### TO DO
Write out the text of every item below word for word, leaving the pictures out.

(Dataset records)
========================

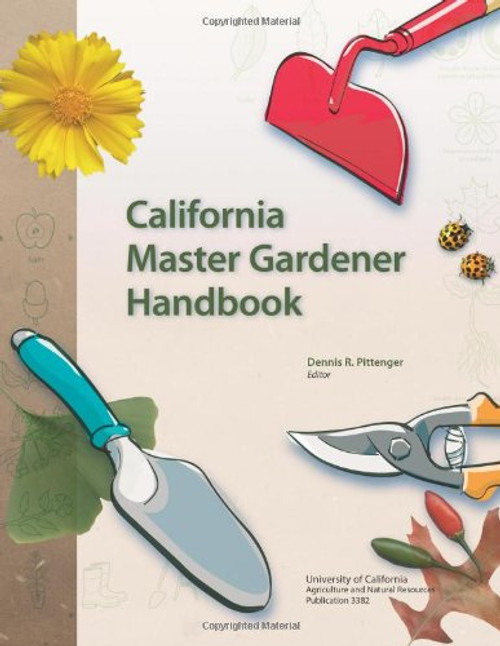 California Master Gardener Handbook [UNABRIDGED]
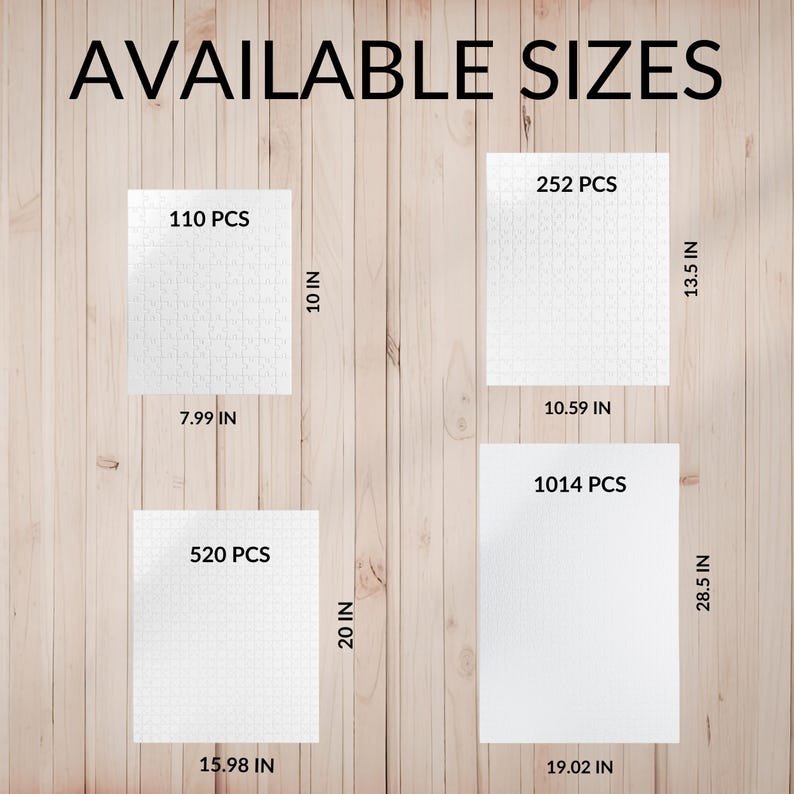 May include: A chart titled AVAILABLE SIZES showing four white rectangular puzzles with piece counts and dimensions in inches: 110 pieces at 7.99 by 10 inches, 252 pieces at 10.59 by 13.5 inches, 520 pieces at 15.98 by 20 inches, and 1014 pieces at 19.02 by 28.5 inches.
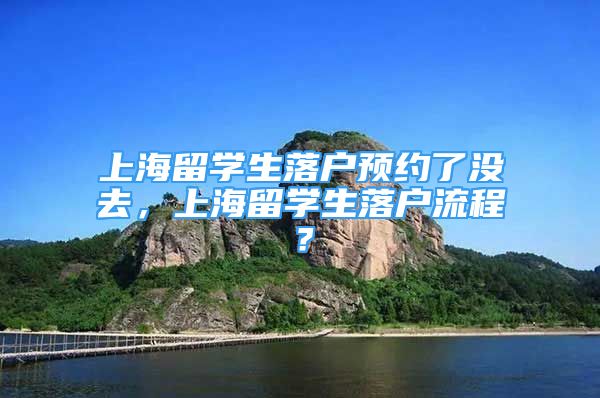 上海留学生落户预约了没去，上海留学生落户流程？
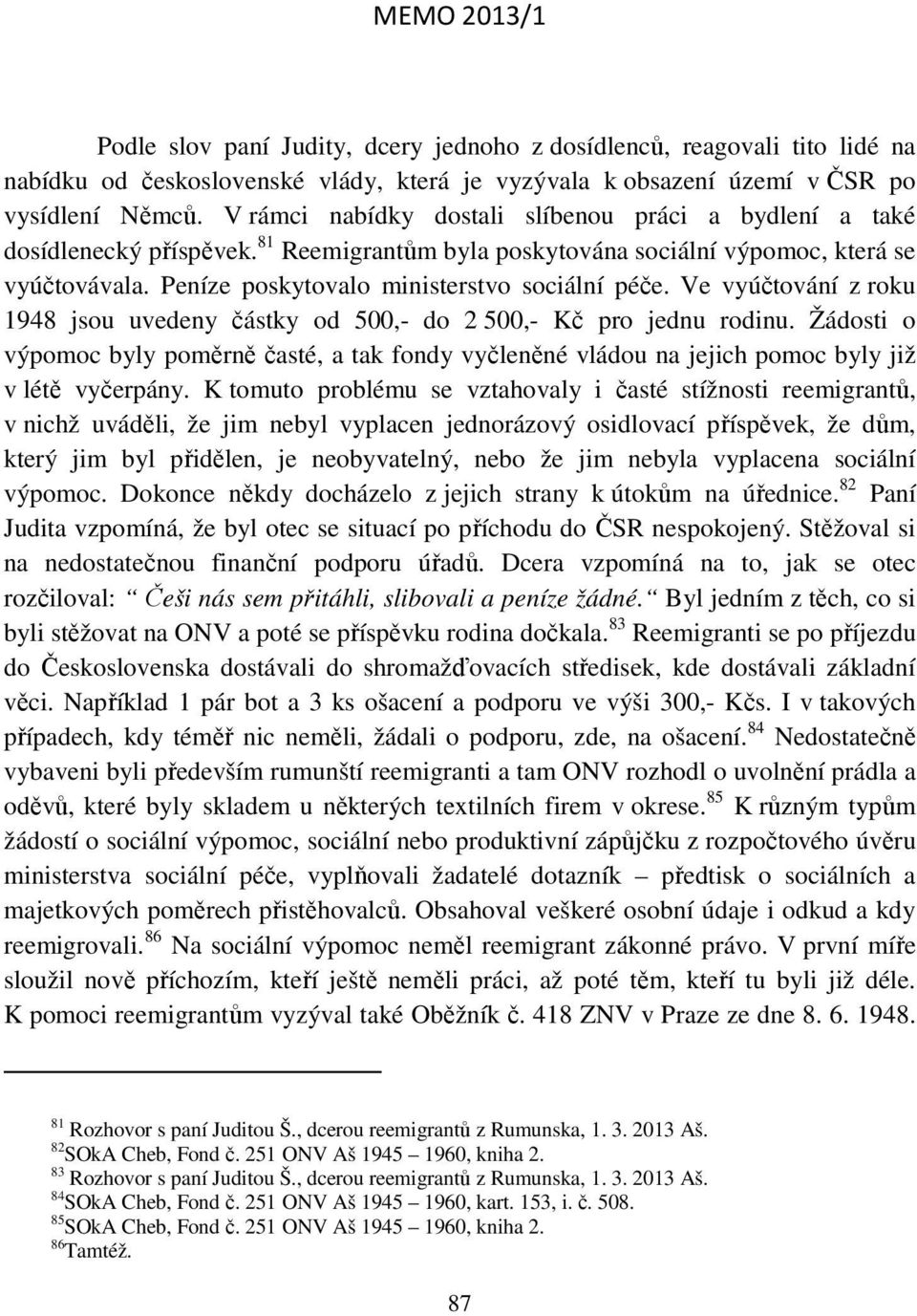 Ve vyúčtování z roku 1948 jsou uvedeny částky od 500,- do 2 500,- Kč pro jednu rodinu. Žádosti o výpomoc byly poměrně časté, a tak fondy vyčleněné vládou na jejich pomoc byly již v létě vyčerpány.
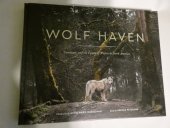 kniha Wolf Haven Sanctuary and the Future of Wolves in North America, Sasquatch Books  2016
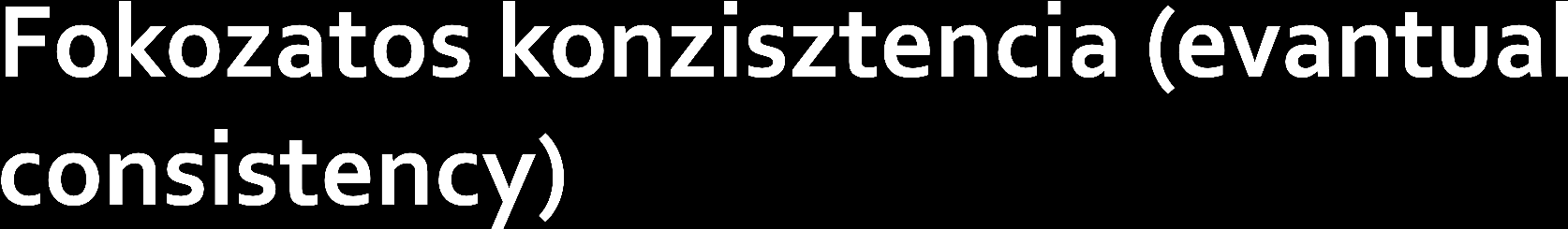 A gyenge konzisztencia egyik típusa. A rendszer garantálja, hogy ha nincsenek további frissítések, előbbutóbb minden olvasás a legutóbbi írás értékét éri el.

========================

### WRITTEN SOLUTION
 California Master Gardener Handbook [UNABRIDGED]
 May include: A chart titled AVAILABLE SIZES showing four white rectangular puzzles with piece counts and dimensions in inches: 110 pieces at 7.99 by 10 inches, 252 pieces at 10.59 by 13.5 inches, 520 pieces at 15.98 by 20 inches, and 1014 pieces at 19.02 by 28.5 inches.
 上海留学生落户预约了没去，上海留学生落户流程？
 Ve vyúčtování z roku 1948 jsou uvedeny částky od 500,- do 2 500,- Kč pro jednu rodinu. Žádosti o výpomoc byly poměrně časté, a tak fondy vyčleněné vládou na jejich pomoc byly již v létě vyčerpány.
 kniha Wolf Haven Sanctuary and the Future of Wolves in North America, Sasquatch Books  2016
 A gyenge konzisztencia egyik típusa. A rendszer garantálja, hogy ha nincsenek további frissítések, előbbutóbb minden olvasás a legutóbbi írás értékét éri el.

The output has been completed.